■ **SOURCE EXTRACT**:
* * * * *

Home | Sign up for newsletters!

About

Advanced Search

Mobile & Wireless

Rival Operator Pours Scorn on Sprint Nextel’s ‘4G’ Plans

3G Operator Claims Running Start

      

'Invest and conquer' seems to be the strategy of the WiMAX sponsors. Sprint Nextel, the third largest wireless operator in the US, recently announced one of the biggest WiMAX ventures of all time: a $3 billion investment to roll out a nationwide network. And, not to be outdone, chipmaker Intel raised the stakes by saying it was prepared to invest billions of dollars in European wireless companies rolling out WiMAX networks.


And, not to be outdone, chipmaker Intel raised the stakes by saying it was prepared to invest billions of dollars in European wireless companies rolling out WiMAX networks.

“We will do whatever is necessary to make WiMAX wireless broadband ubiquitous on a global scale,” said Ashish Patel, managing director for Intel Capital in Western Europe.

Sprint’s network will use the 802.16e ‘mobile’ WiMAX standard, which – unlike the commercially available ‘fixed’ version (802.16d) – will permit users to roam between base stations. Although, at the moment, ‘mobile’ WiMAX exists only in the shape of pre-certified, proprietary solutions, the certified standard is being touted as a future competitor to 3G in certain quarters.

But there has been a rather cool reaction in some parts of the industry to what would appear to be such hot news stories.

Jay Saw, manager of public WLAN with T-Mobile, is unimpressed by the WiMAX challenge to established mobile technologies like HSDPA. “To be honest, 3G is years ahead in terms of rollout and there is no great advantage in rolling out another network when HSDPA will deliver pretty impressive speeds.”

* * * * *

■ **RECORDED DATA**:
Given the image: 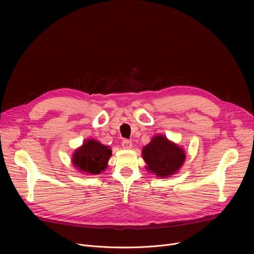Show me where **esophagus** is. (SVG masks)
I'll list each match as a JSON object with an SVG mask.
<instances>
[{
	"mask_svg": "<svg viewBox=\"0 0 254 254\" xmlns=\"http://www.w3.org/2000/svg\"><path fill=\"white\" fill-rule=\"evenodd\" d=\"M122 146H123L124 149L129 150V149L132 148V143L130 141H128V140H124L123 143H122Z\"/></svg>",
	"mask_w": 254,
	"mask_h": 254,
	"instance_id": "obj_1",
	"label": "esophagus"
}]
</instances>
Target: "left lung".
Returning a JSON list of instances; mask_svg holds the SVG:
<instances>
[{"label": "left lung", "mask_w": 254, "mask_h": 254, "mask_svg": "<svg viewBox=\"0 0 254 254\" xmlns=\"http://www.w3.org/2000/svg\"><path fill=\"white\" fill-rule=\"evenodd\" d=\"M142 156L146 170L159 178L171 177L183 166L186 153L178 144L170 141L165 135H155L143 147Z\"/></svg>", "instance_id": "left-lung-1"}]
</instances>
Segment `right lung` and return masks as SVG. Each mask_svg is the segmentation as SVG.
Masks as SVG:
<instances>
[{
    "label": "right lung",
    "mask_w": 254,
    "mask_h": 254,
    "mask_svg": "<svg viewBox=\"0 0 254 254\" xmlns=\"http://www.w3.org/2000/svg\"><path fill=\"white\" fill-rule=\"evenodd\" d=\"M112 150L95 139H86L72 155V164L84 175H98L108 167Z\"/></svg>",
    "instance_id": "1"
}]
</instances>
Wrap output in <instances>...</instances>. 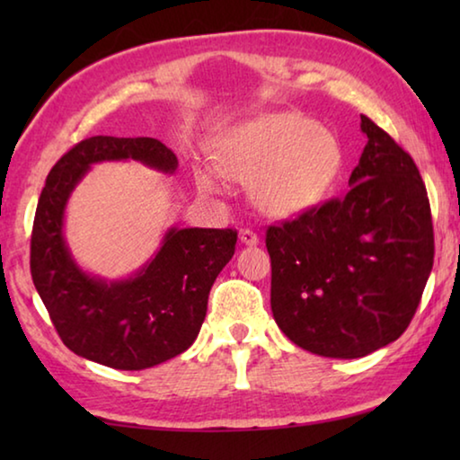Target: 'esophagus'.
<instances>
[{
	"label": "esophagus",
	"instance_id": "34e87169",
	"mask_svg": "<svg viewBox=\"0 0 460 460\" xmlns=\"http://www.w3.org/2000/svg\"><path fill=\"white\" fill-rule=\"evenodd\" d=\"M239 239H241V243L249 245V247H253V245L260 243L258 233H253V231H249V229H241L239 231Z\"/></svg>",
	"mask_w": 460,
	"mask_h": 460
}]
</instances>
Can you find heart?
Listing matches in <instances>:
<instances>
[{
  "label": "heart",
  "instance_id": "b5f03b06",
  "mask_svg": "<svg viewBox=\"0 0 460 460\" xmlns=\"http://www.w3.org/2000/svg\"><path fill=\"white\" fill-rule=\"evenodd\" d=\"M217 168H194L202 194L227 190V178L249 184L255 207L271 219L314 208L337 182L342 150L331 131L302 113L260 115L229 129L215 152Z\"/></svg>",
  "mask_w": 460,
  "mask_h": 460
}]
</instances>
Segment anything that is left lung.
Here are the masks:
<instances>
[{"mask_svg":"<svg viewBox=\"0 0 460 460\" xmlns=\"http://www.w3.org/2000/svg\"><path fill=\"white\" fill-rule=\"evenodd\" d=\"M367 136L345 199L270 227L271 313L294 345L357 359L408 329L434 261L430 202L408 152L361 115Z\"/></svg>","mask_w":460,"mask_h":460,"instance_id":"left-lung-1","label":"left lung"}]
</instances>
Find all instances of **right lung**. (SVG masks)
Instances as JSON below:
<instances>
[{
  "label": "right lung",
  "instance_id": "right-lung-1",
  "mask_svg": "<svg viewBox=\"0 0 460 460\" xmlns=\"http://www.w3.org/2000/svg\"><path fill=\"white\" fill-rule=\"evenodd\" d=\"M136 160L174 174L176 154L154 137L93 136L54 164L38 200L30 270L60 339L83 359L139 371L189 349L217 276L235 253L237 231L170 227L134 274L107 279L83 270L65 237L71 194L93 164Z\"/></svg>",
  "mask_w": 460,
  "mask_h": 460
}]
</instances>
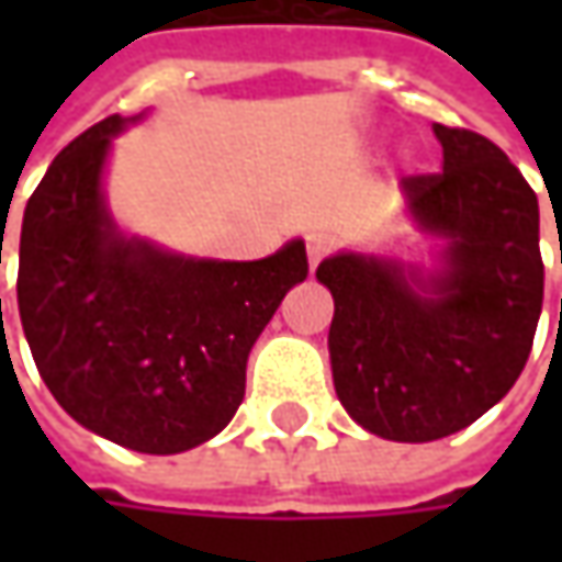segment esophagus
<instances>
[{
	"instance_id": "1",
	"label": "esophagus",
	"mask_w": 562,
	"mask_h": 562,
	"mask_svg": "<svg viewBox=\"0 0 562 562\" xmlns=\"http://www.w3.org/2000/svg\"><path fill=\"white\" fill-rule=\"evenodd\" d=\"M306 252H310V266H318L328 252H331V237L328 234H310L306 237Z\"/></svg>"
}]
</instances>
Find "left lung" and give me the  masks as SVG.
Masks as SVG:
<instances>
[{
	"label": "left lung",
	"mask_w": 562,
	"mask_h": 562,
	"mask_svg": "<svg viewBox=\"0 0 562 562\" xmlns=\"http://www.w3.org/2000/svg\"><path fill=\"white\" fill-rule=\"evenodd\" d=\"M443 165L403 178L419 227L447 237L443 271L422 281L397 262L337 252L315 278L335 296V391L387 441H438L516 384L544 303L538 196L507 153L475 131L435 124ZM562 262V252H560Z\"/></svg>",
	"instance_id": "left-lung-1"
}]
</instances>
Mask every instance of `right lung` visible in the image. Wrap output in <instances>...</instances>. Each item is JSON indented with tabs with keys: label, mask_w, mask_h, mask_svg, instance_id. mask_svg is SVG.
Here are the masks:
<instances>
[{
	"label": "right lung",
	"mask_w": 562,
	"mask_h": 562,
	"mask_svg": "<svg viewBox=\"0 0 562 562\" xmlns=\"http://www.w3.org/2000/svg\"><path fill=\"white\" fill-rule=\"evenodd\" d=\"M121 127L109 115L83 131L33 190L18 310L61 409L109 441L165 457L234 419L249 350L310 262L303 240L259 262H196L124 240L99 193Z\"/></svg>",
	"instance_id": "add662e5"
}]
</instances>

* * * * *

■ **TASKS**:
• a. Reproduce everything in the WiMAX article from "Mobile & Wireless" down to "in Western Europe.".
• b. According to the WiMAX article, how much did Sprint Nextel announce it would invest in its nationwide network?
• c. Extend the WiMAX article, beginning after its final sentence.
The records have no connection to the WiMAX article.

■ **EXPECTED RESULTS**:
• a.
Mobile & Wireless

Rival Operator Pours Scorn on Sprint Nextel’s ‘4G’ Plans

3G Operator Claims Running Start

      

'Invest and conquer' seems to be the strategy of the WiMAX sponsors. Sprint Nextel, the third largest wireless operator in the US, recently announced one of the biggest WiMAX ventures of all time: a $3 billion investment to roll out a nationwide network. And, not to be outdone, chipmaker Intel raised the stakes by saying it was prepared to invest billions of dollars in European wireless companies rolling out WiMAX networks.


And, not to be outdone, chipmaker Intel raised the stakes by saying it was prepared to invest billions of dollars in European wireless companies rolling out WiMAX networks.

“We will do whatever is necessary to make WiMAX wireless broadband ubiquitous on a global scale,” said Ashish Patel, managing director for Intel Capital in Western Europe.

• b. $3 billion

• c.
T-Mobile, he says, sees WiMAX purely as an effective backhaul technology in certain circumstances and remains unconvinced of the business case for city-wide deployments. “WiMAX will require a massive amount of investment and, even though manufacturers are talking about how far it goes, we believe it will require far more antennas and rooftop sites than is being predicted.”

The chances of WiMAX’s success outside the States are even slimmer, says Saw. Signals from rooftop antennas may not easily permeate to ground level unless streets are designed on a more deployment-friendly US-style grid system. “So if you want WiMAX for individuals carrying handhelds you would need to build it at street level,” he explains. That would require even more infrastructure and could significantly drive up the costs of rollout.

And because of WiMAX’s poor in-building coverage, Saw does not believe that such urban deployments will pose a threat to public hotspots – such as Starbucks cafés – that use WiFi technology. “At the moment, WiMAX doesn’t go through glass at all well. It will only travel a few feet beyond the windows, and that doesn’t really suit people’s needs.”

James Person, chief operating officer of the CDMA Development Group (CDG), a lobby group for CDMA operators, agrees that Sprint will struggle to set WiMAX up as a contender to 3G. “CDMA2000 already has the spectrum, the ‘ecosystem’ of the manufacturers, the standards in place and it’s commercially available. WiMAX still has a long way to go, not only in terms of developing the standard and getting mobility to work but also in terms of handset development, infrastructure and spectrum allocation.”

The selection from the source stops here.